The paramedic tells me to stay still for a while, and I'm so tired I don't argue. I just close my eyes and drift, and wait for them to tell me what to do next. I'm rocking, standing alone on the deck of the ferry, seeing the island for the first time, the sea sunglass-bright, sailing past cheerful yellow buoys and bobbing yachts as the densely wooded land and stony beaches come into clear view, a picture-postcard setting for idyllic grand houses and country- quaint cottages. Behind me, beyond the white spumed wake of the vessel, dark Napoleonic forts rise up through the distant waters, and I'm afraid. What is this, I wonder, this strange meandering train of thought? I can feel the hard surface beneath me, and my fingertips move listlessly, recognizing the rough furrows of the kitchen floor tiles. Am I drunk — or dreaming — or dying even? My head feels submerged, as though I'm looking up through water, yet at the same time there's a feeling of clarity that frightens me. I feel the weight of a hand on my wrist, of fingers tugging at my eyelids, the assault of bright light on my retinas, and I gasp for air, my memories suddenly, horrifically breaking through the surface: awake, aware, remembering.
* * *
"There's a doctor on the way," the plainclothes officer says as she passes me a glass of water, indicating that we should move into the living room.
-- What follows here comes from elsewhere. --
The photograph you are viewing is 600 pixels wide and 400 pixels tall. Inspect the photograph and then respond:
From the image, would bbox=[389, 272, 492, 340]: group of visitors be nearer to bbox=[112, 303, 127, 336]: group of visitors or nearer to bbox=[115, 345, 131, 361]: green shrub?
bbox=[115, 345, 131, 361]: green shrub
I've been perched on a chair under the archway of the open-plan kitchen, a blanket draped around my shoulders as I gaze out into the dining room, where James and Emily answer questions, their eyes drawn back to me from time to time, their faces distraught. "Are you sure you wouldn't rather have a tea or coffee?"
I shake my head, almost afraid to speak, as I attempt to take in the reality of the situation. Daisy has gone. Gone? I want to feel more, but I can't, my senses deadened by the impact of the fall, my thoughts and emotions slow to respond. It seems impossible that life can change so swiftly, so entirely, from one moment to the next. Already my mind is crawling over what I can remember — and scrabbling for what I cannot — and I pray to God that I'm not responsible for this in some way, that there wasn't something I could have done to prevent it.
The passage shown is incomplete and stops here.